I think you are sensible to revert to soft food and to take things that would soothe your oesophagus.

So one issue is how your system can be treated so that the stricture you mention does not stop you swallowing as efficiently as possible, particularly in the area around the lower oesophageal sphincter and the Nissan fundoplication. It is not a good thing for food to back up because the weight of it can cause the oesophagus to sag. There would be some foods to avoid like rice, bread and anything that congeals and solidifies before going into your stomach. Things with skins like tomatoes, or with a stringy texture might be a problem as well.

The second issue is how serious the change is in the appearance of the lining (the cobblestone effect). I would feel inclined to ring the secretary / specialist nurse in advance of your appointment and ask if they have any advice about this.

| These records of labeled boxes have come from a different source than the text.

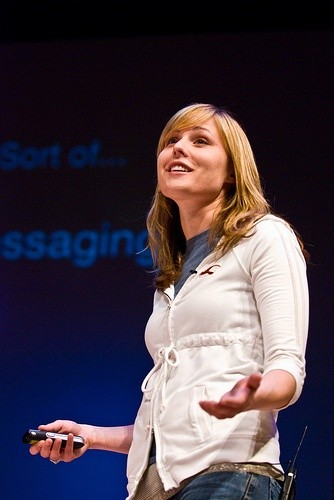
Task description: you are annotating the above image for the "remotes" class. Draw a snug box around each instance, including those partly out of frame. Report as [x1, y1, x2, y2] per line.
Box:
[23, 428, 85, 451]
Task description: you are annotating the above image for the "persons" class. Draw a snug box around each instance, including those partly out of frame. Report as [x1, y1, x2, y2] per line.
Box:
[28, 101, 310, 499]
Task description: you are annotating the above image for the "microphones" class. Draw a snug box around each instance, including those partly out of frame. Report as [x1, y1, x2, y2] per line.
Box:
[189, 269, 197, 273]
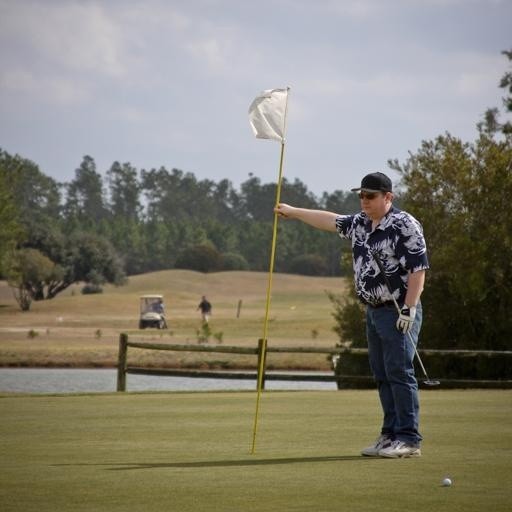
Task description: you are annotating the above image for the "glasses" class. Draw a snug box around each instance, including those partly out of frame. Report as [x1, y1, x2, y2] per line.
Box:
[359, 194, 378, 199]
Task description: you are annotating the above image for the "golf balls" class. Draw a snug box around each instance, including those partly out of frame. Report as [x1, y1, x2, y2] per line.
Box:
[442, 478, 452, 488]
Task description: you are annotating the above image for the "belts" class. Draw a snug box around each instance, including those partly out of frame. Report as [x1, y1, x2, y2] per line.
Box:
[368, 300, 402, 308]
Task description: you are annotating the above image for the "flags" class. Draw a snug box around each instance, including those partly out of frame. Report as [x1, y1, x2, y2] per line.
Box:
[246, 87, 288, 144]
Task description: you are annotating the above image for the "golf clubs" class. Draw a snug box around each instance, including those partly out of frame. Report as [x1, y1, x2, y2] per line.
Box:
[372, 253, 440, 386]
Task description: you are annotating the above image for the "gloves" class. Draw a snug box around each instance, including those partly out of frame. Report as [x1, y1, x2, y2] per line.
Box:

Finally it would be worth asking to check whether there is any sign of infection in the bacteria in your digestive system. There is no particular reason to think so, but it would be reassuring to have that ruled out if possible.

There is a fair chance that if you take things carefully, things might gradually improve by the time of your appointment. I certainly hope so, and hope you have a good Christmas.


Thanks everso much for that Alan. Much appreciated Kind regards and nerry christmas to you and your family. Cheers mate.